TASK PROMPT — Scan the data below and pick out the lines containing the word "site".

_____

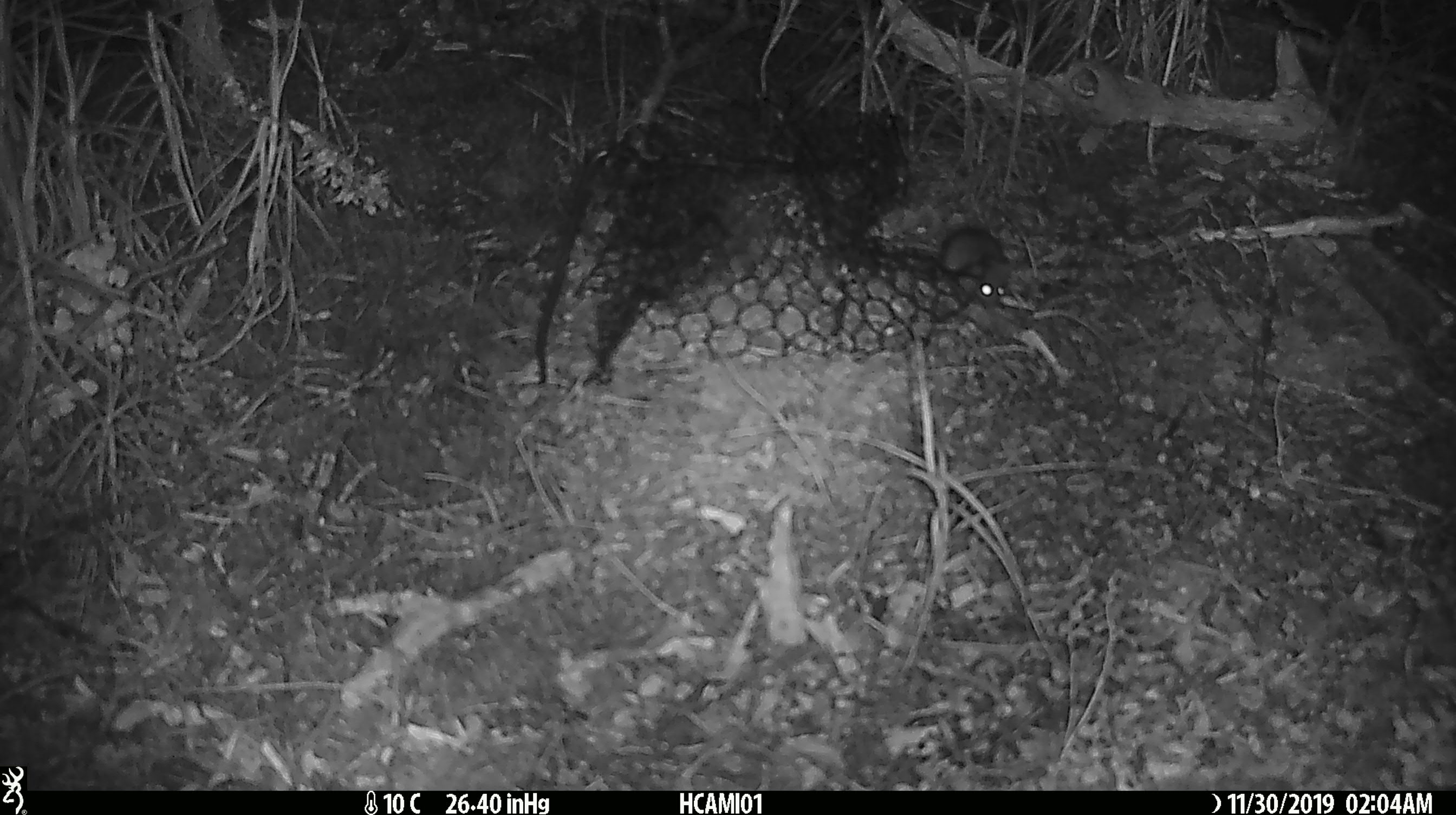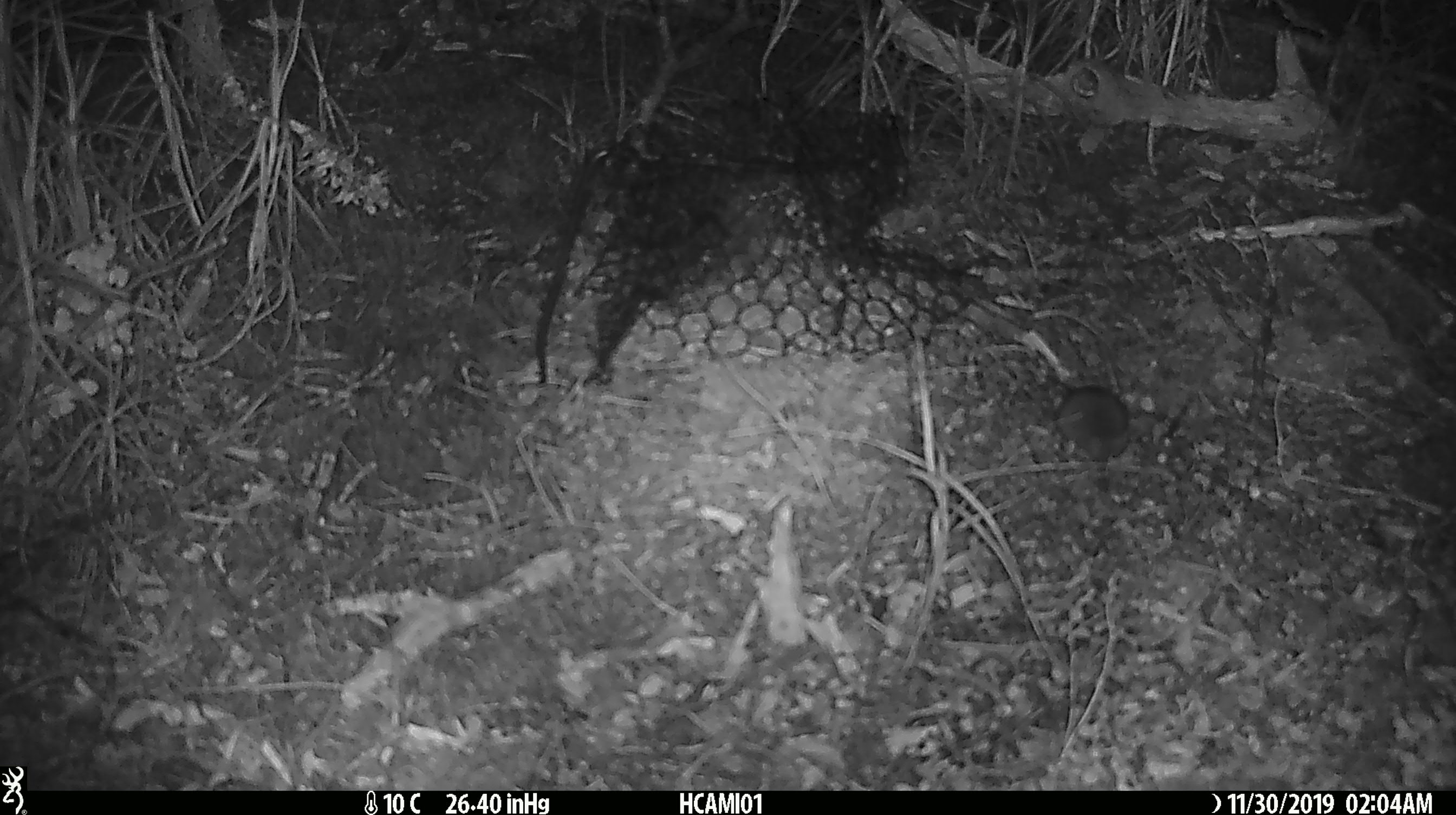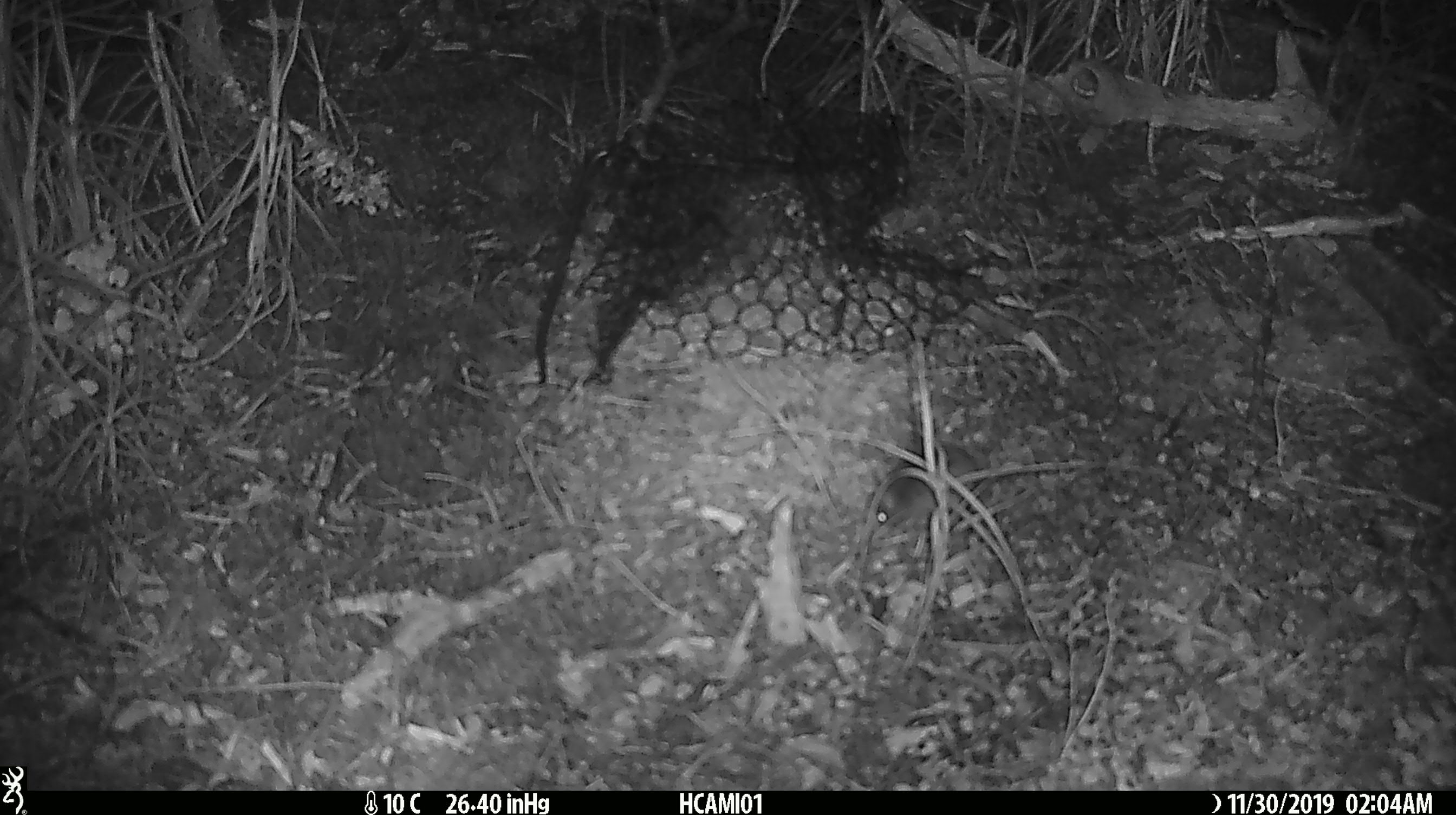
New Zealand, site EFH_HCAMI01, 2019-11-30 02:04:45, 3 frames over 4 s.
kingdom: Animalia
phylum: Chordata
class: Mammalia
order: Rodentia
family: Muridae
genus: Mus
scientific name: Mus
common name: mouse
Mouse (Mus).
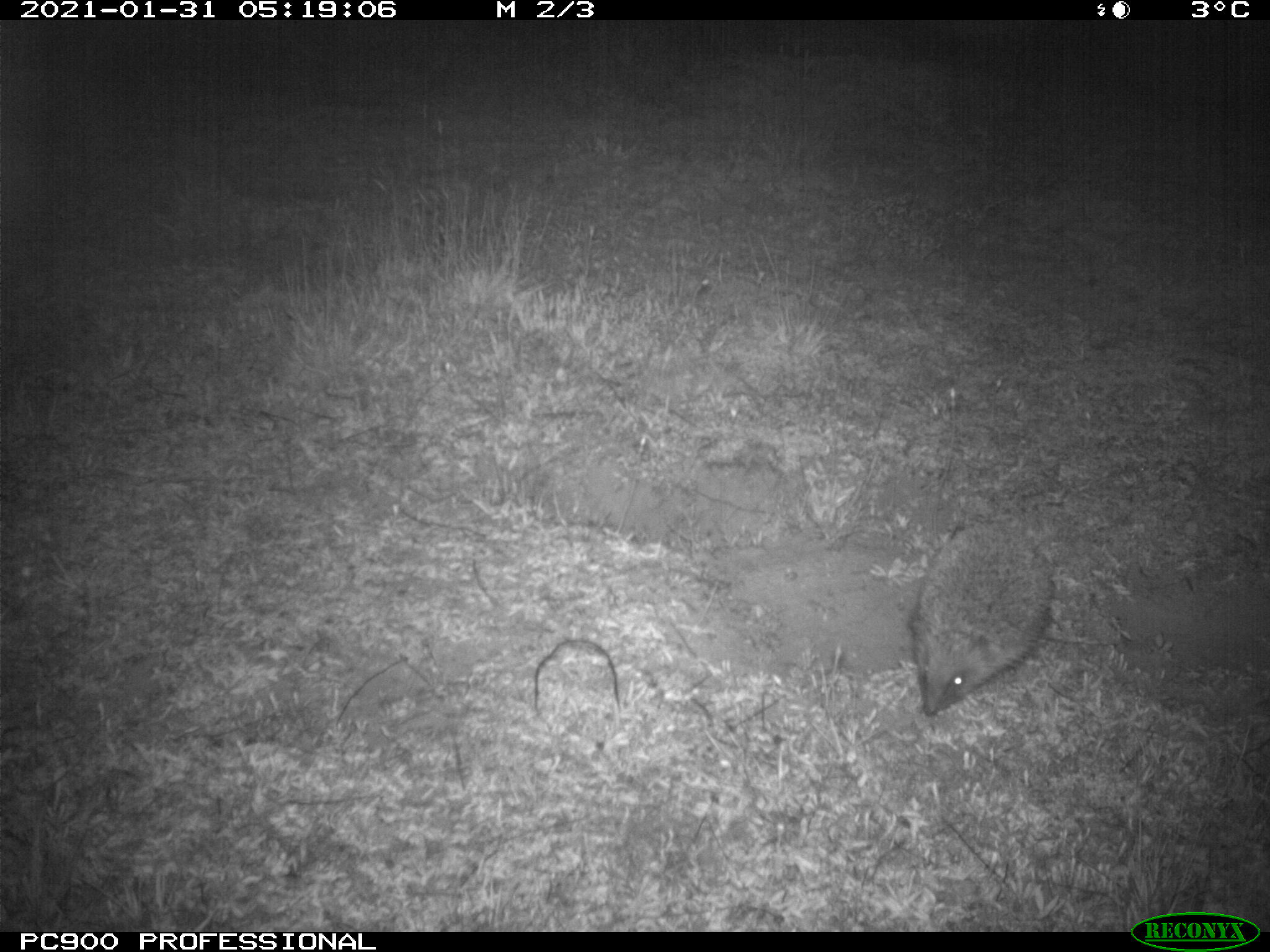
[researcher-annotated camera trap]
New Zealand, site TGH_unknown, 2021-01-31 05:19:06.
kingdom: Animalia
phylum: Chordata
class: Mammalia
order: Eulipotyphla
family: Erinaceidae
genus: Erinaceus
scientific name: Erinaceus europaeus europaeus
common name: european hedgehog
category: hedgehog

_____

WRITTEN RESPONSE —
New Zealand, site EFH_HCAMI01, 2019-11-30 02:04:45, 3 frames over 4 s.
New Zealand, site TGH_unknown, 2021-01-31 05:19:06.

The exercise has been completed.